Драголюб похолодел весь, потом сразу пришел в себя, – видал он разные виды, третий год воюя с турками и болгарами, – опрометью кинулся вниз с башни, пробежал под массивной аркой ворот и влетел в каземат, где сидя на стуле дремал офицер в проходной форме и в серой капе (головном уборе). После двух бессоных ночей он прикорнул на тычке, опираясь руками и подбородком на эфес сабли.
И слышит он сквозь чуткую дремоту:
– Господин капитан, швабы плывут за (в) Белград. Капитан вскочил, словно выброшенный пружиной.
Единственным вопросом его было:
– Сколько?
– На глез (глаз) еден пук (один полк).
Милорад Курандич, схватив винтовку и набив все карманы обоймами, в мгновение ока вылетел из каземата. Начал собирать своих людей.
Всех вместе с «финансами» (пограничной стражей) было девяносто человек.
Половину Курандич послал в окопы на самом гребне Калэмагдена, другой половине велел залечь на крепостных валах.
Капитан выстрелом из винтовки подает сигнал к огню по всей линии.

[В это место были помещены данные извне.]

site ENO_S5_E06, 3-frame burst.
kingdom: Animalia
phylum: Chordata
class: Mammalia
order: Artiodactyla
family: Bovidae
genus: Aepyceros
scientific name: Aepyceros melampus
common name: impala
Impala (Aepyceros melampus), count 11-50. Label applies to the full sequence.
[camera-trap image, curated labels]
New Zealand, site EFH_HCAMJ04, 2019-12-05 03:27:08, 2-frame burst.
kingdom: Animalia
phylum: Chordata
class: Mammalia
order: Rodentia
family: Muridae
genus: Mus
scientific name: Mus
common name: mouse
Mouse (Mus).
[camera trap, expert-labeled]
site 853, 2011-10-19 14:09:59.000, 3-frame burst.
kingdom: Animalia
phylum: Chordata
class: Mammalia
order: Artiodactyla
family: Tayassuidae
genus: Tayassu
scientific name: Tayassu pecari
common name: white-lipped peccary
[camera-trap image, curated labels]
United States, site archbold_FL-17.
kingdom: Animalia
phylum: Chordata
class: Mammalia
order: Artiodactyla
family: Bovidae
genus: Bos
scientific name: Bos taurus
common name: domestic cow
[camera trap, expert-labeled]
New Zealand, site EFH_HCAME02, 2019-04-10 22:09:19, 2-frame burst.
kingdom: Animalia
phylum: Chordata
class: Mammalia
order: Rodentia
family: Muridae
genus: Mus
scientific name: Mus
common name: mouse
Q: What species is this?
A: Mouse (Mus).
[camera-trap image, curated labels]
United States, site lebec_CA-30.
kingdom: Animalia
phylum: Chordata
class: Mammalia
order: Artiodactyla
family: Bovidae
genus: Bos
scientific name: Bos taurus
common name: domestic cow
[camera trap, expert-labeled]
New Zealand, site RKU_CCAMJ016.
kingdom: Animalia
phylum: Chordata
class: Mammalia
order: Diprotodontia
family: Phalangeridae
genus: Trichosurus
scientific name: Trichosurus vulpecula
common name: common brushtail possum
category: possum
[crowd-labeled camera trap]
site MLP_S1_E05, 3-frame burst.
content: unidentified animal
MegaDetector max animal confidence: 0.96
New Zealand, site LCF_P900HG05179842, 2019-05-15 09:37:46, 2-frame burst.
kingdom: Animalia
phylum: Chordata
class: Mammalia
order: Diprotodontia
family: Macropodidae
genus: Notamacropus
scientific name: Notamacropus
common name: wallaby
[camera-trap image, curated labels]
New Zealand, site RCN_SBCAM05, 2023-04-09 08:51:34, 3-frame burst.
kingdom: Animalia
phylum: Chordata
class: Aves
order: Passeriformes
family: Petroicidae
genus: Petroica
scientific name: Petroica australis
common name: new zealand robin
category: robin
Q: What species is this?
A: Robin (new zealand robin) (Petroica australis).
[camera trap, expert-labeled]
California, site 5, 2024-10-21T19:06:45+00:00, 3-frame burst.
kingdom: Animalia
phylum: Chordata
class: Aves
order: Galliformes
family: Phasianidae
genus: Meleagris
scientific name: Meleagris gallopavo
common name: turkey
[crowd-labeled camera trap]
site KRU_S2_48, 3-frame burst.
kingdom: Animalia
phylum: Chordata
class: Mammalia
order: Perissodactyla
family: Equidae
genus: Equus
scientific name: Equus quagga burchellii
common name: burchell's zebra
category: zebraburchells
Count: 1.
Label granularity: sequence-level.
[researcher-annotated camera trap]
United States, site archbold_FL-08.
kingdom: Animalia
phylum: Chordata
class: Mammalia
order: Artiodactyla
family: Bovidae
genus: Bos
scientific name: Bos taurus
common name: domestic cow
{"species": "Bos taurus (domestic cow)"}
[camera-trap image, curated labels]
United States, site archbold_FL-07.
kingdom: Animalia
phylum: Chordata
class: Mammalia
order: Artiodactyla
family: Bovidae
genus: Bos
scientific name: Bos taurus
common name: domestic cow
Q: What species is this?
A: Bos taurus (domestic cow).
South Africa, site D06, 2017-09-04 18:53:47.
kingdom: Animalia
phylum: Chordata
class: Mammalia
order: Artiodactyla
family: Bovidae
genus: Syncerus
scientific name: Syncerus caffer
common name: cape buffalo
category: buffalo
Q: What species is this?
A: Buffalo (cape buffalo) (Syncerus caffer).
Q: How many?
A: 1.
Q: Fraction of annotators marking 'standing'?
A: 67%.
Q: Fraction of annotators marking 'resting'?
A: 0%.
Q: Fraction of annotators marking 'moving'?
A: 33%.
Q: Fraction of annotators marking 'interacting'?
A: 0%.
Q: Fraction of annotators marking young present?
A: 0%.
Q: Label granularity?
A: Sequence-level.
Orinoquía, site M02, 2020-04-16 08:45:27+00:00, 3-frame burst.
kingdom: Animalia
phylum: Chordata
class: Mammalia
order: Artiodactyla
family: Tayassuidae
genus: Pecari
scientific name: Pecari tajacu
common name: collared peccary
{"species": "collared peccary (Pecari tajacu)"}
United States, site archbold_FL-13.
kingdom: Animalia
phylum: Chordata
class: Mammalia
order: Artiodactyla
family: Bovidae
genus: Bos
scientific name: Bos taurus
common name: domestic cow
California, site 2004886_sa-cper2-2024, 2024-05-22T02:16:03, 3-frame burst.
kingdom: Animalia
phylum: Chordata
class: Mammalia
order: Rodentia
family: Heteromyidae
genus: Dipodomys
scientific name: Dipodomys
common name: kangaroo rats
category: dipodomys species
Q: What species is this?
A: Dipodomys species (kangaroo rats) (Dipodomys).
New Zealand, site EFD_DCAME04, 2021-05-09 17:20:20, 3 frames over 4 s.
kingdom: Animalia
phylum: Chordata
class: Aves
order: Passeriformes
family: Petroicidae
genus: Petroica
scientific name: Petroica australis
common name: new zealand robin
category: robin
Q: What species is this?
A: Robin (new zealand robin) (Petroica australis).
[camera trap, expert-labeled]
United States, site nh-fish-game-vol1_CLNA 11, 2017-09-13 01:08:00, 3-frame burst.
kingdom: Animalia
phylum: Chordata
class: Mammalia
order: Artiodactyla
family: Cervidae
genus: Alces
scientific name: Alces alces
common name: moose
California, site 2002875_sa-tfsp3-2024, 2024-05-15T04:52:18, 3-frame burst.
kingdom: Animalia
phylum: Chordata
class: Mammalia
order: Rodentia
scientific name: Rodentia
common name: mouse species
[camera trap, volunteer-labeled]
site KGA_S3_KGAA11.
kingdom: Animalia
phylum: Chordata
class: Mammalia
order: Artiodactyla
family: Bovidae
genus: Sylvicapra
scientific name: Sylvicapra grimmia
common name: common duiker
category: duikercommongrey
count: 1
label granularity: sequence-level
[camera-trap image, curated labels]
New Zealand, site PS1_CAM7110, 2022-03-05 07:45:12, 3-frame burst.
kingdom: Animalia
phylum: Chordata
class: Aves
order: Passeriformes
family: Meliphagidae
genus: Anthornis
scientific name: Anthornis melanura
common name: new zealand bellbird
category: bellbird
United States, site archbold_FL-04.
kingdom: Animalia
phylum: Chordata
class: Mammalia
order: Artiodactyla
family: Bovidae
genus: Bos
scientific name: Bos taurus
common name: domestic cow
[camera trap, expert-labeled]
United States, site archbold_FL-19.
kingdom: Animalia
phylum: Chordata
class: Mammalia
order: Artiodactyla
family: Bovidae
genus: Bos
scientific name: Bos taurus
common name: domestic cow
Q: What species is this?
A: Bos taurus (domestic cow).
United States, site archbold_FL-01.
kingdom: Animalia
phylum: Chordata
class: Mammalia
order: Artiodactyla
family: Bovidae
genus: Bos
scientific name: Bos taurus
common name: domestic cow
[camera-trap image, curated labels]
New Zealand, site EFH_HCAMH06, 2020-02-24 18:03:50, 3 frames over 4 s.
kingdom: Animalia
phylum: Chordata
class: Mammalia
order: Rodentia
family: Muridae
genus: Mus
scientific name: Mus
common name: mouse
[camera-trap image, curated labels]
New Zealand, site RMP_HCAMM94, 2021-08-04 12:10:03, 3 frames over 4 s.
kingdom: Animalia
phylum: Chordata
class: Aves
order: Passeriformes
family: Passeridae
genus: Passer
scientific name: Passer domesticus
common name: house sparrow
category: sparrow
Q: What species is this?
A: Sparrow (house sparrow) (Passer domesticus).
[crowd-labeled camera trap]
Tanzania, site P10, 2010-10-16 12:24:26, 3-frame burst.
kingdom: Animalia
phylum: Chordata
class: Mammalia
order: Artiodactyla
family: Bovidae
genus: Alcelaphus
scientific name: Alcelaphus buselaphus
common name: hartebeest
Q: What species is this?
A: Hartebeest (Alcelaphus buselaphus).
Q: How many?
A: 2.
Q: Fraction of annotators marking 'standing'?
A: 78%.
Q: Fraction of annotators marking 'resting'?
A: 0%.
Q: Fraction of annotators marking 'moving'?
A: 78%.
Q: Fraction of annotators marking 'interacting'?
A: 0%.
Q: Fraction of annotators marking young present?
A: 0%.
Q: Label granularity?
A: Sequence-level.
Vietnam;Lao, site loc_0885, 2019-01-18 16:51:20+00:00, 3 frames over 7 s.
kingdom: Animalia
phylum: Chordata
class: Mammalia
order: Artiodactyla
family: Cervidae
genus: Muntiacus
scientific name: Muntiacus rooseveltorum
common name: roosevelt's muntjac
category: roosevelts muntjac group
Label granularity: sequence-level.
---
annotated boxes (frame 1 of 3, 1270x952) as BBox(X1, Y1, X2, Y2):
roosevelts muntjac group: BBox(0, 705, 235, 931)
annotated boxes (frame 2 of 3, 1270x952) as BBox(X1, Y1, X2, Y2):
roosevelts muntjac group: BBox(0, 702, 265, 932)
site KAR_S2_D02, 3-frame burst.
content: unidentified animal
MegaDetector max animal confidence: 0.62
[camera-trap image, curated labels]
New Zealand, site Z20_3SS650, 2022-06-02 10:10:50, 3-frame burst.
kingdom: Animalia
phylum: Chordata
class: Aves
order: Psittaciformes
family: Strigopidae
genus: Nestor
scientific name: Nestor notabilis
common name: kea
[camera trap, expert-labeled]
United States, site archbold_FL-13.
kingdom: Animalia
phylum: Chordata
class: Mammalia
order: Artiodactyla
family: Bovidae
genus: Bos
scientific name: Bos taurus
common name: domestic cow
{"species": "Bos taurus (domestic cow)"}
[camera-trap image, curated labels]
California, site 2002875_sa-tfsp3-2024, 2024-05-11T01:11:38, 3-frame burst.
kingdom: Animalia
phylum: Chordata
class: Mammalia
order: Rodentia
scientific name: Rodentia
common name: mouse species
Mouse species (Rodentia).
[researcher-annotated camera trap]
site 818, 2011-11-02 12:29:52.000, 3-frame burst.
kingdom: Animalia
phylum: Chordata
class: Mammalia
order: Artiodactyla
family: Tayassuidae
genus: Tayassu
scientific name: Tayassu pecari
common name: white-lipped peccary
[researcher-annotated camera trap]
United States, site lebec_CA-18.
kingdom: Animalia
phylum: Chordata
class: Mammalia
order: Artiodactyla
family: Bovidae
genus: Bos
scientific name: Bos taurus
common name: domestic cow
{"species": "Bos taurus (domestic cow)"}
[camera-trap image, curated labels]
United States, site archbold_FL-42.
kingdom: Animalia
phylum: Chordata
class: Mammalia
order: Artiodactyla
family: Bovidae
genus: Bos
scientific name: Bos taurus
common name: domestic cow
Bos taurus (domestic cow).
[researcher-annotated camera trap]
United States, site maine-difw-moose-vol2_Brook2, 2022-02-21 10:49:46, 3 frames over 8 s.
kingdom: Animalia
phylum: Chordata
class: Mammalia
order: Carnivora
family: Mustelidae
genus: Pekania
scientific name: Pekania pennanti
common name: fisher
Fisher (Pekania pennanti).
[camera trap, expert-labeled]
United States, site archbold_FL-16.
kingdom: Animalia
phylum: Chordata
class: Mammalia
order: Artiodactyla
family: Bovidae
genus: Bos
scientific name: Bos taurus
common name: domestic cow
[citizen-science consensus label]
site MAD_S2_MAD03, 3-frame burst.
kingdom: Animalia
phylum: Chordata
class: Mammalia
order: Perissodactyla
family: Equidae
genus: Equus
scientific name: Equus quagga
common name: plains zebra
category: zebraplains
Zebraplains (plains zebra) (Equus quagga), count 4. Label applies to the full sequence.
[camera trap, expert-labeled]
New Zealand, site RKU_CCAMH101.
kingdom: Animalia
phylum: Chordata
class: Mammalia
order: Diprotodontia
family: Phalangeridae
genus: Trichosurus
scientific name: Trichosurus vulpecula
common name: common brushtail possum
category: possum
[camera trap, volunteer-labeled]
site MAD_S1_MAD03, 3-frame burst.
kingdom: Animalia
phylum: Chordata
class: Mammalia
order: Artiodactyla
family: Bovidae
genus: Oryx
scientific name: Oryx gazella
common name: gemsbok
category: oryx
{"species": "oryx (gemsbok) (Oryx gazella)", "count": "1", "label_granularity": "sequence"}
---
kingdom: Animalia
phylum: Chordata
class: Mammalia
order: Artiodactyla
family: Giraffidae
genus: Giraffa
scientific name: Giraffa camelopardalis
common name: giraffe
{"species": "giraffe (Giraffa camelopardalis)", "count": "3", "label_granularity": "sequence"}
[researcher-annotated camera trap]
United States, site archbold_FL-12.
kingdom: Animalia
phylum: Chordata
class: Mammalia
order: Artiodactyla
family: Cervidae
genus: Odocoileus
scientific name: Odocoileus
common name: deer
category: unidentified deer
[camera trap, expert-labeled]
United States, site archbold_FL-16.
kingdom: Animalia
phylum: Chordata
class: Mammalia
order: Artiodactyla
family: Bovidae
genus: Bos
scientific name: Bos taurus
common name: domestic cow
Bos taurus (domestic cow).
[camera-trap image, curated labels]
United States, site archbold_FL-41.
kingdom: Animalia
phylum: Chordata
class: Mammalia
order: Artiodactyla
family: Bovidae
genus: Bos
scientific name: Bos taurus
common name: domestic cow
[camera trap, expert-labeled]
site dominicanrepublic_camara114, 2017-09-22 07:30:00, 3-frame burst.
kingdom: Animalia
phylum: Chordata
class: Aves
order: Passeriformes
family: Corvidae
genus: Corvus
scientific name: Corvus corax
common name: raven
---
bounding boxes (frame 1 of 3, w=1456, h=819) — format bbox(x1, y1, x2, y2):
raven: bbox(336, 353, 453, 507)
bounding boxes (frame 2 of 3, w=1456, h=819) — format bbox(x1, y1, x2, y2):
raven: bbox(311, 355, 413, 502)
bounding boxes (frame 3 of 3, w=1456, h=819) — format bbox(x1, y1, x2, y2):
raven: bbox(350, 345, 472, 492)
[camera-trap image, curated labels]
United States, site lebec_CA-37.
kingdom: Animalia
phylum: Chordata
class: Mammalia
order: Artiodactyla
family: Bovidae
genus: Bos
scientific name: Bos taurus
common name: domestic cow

В эту ночь еще не было в крепости ни пулеметов, ни орудий.
Все ближе и ближе и так зловеще надвигается вражья флотилия. Высунувшись из окопа, наблюдает ее Курандич. Этот Драголюб прав. В общем, судя по «утрамбованной» массе кишащих на баркасах австрийских солдат, пожалуй, наберется и полк.
Ждут, мучительно ждут сербы сигнала, и кажется им, что уже пора начинать, что еще минута, и будет поздно, шваб подплывет к самому берегу. Каждый войник полон дьявольского искушения нажать спуск…
Но Курандич знал, что делает. Бить, надо бить наверняка, чтобы каждая сербская пуля угодила в это человеческое месиво.
Широкогрудые баркасы – шагов на семьсот от берега.
Сухо щелкнул выстрел и далеко пошел над водой перекликами.
Трескотня по всему фронту. Австрийцы очутились в беспомощном положении. Сами на виду, мишень, лучшей не выдумаешь, а сербы великолепно укрыты, и лишь вспыхивающие коротенькие молнии обозначают линию цепи. Кроме того, ответный огонь австрийцев не мог быть мало-мальски действительным еще и потому, что стрелять удавалось немногим, самым крайним, у бортов, вся же остальная масса так кучно теснила друг друга, руки не подымешь, не говоря уже о винтовке.
Курандич, зная, что каждый человек на счету, сам так усердно поддерживал огонь, что распалил до горяча ствол винтовки. Он. расстрелял все свои обоймы, и очутившийся рядом с ним Драголюб протягивал ему новые.
Бешеные крики и стоны неслись оттуда, с неприятельских баркасов. Неслись вместе с беспорядочной, жиденькой, ответной пальбой. А залпы сербов остановились все ожесточеннее, компактнее, гуще, сливаясь в один сплошной треск.
Проснувшиеся жители, позабыв всякий страх, высыпали на берег. Они видели весь этот бой, видели, как падают убитые, и раненые австрийцы в Дунай и плывут, уносимые течением…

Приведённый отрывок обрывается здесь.